Location
- Western Avenue Lincoln, Lincolnshire, LN6 7SX England 53°12′42″N 0°33′49″W﻿ / ﻿53.2117°N 0.5635°W

Information
- Type: Academy
- Motto: Pro Petro Paulo Patria For the homeland of Peter and Paul
- Religious affiliation: Roman Catholic
- Established: 1957
- Department for Education URN: 139623 Tables
- Ofsted: Reports
- Head teacher: Caroline Hewerdine
- Gender: Coeducational
- Age: 11 to 18
- Enrolment: 540 students
- Capacity: 628 students
- Houses: Bernadette, Francis, Hugh and Terasa
- Colours: Maroon and Gold
- Website: http://www.sspp.lincs.sch.uk/

= St Peter and St Paul's Catholic Voluntary Academy =

St Peter and St Paul's Catholic Voluntary Academy (formerly St Peter and St Paul's Catholic High School) is a coeducational Roman Catholic secondary school and sixth form with academy status, situated in Lincoln, England. It is one of only two Catholic high schools in Lincolnshire and the smallest secondary school in Lincoln.

==History==
In 1949, Lincoln's two thousand Roman Catholics were told that they needed to raise around £75,000 for alterations to St Hugh's RC school, and for a new secondary modern school in Boultham. The school was built in the late 1950s. When the school opened in 1957, it was very small and could only hold a limited number of pupils; over time the school added additional buildings, and several different subjects were included in the curriculum, such as woodwork and metalwork, but these were dropped through curriculum change.

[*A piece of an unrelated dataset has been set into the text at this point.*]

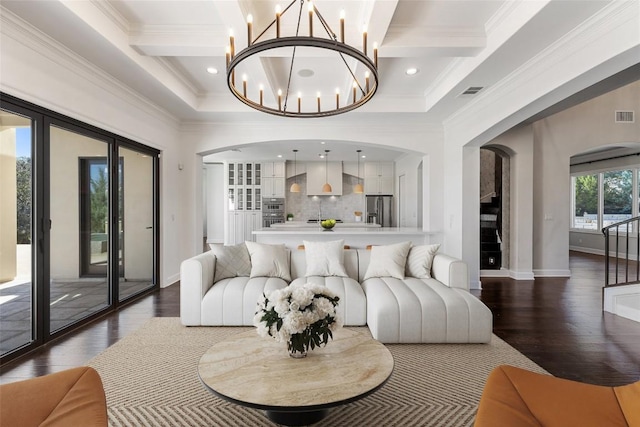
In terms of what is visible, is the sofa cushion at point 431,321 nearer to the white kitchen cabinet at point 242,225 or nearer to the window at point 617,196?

The official opening was on the afternoon of Wednesday 3 April 1957, with two catholic bishops, and fifty Catholic priests. The Bishop of Salford George Beck gave an address, and the Bishop of Nottingham, Rt Rev Edward Ellis, blessed the interior and exterior with holy water. The chairman of Lincoln Education Committee attended, Mr A.H. Briggs, and the Dean of Lincoln, Rt Rev Colin Dunlop. It was built by M J Gleeson, with a local office at Hykeham Hall, in North Hykeham. It cost £63,000. It had five classrooms and three practical rooms, for 150 children.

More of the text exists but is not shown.